Git is currently one of the best version control tools out there. To master it, you first have to become familiar with it inside and out. That is one of the reasons why we decided to host the workshop explaining basic Git concepts and commands. After a brief warm-up focused on the Git theory, we skipped to a more exciting part – uncovering how we use Git in t-matix.
For more than 90 minutes, our experienced developers Dražen and Denis answered a lot of questions! Some were easy, some showed to be more challenging, but at the end of the day, students left the room prepared to harness the new knowledge gained in this interactive workshop.
At the very beginning of his presentation, Dražen already introduced the final assignment related to GitHub Flow. As he explained, he had chosen that very flow because of its simplicity.
All the tasks followed the same set of rules/recommendations associated with the flow mentioned above:
- create a new branch from the master branch,
- make changes to that branch (edit, delete, create files),
- when you finish, push changes to the remote repository,
- make a merge (pull) request,
- after code review, merge the branch into master.

INFORMATION SHOWN

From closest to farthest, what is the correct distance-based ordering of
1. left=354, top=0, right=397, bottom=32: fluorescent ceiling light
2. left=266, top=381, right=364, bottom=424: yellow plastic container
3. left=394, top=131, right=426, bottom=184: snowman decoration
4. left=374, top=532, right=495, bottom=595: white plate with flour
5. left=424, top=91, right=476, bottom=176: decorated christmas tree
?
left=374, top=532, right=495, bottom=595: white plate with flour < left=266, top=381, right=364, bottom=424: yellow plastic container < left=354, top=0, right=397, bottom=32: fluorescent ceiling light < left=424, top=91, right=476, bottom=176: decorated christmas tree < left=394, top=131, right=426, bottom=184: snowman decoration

EXPLORE THE MATERIAL
1/ In the Git workshop text, why did Dražen choose GitHub Flow for the final assignment?
2/ Retype the Git workshop text starting at "Git is currently" and ending at "this interactive workshop.".
You can leave the records aside.

ANSWERS BELOW
1/ He chose it because of its simplicity.

2/
Git is currently one of the best version control tools out there. To master it, you first have to become familiar with it inside and out. That is one of the reasons why we decided to host the workshop explaining basic Git concepts and commands. After a brief warm-up focused on the Git theory, we skipped to a more exciting part – uncovering how we use Git in t-matix.
For more than 90 minutes, our experienced developers Dražen and Denis answered a lot of questions! Some were easy, some showed to be more challenging, but at the end of the day, students left the room prepared to harness the new knowledge gained in this interactive workshop.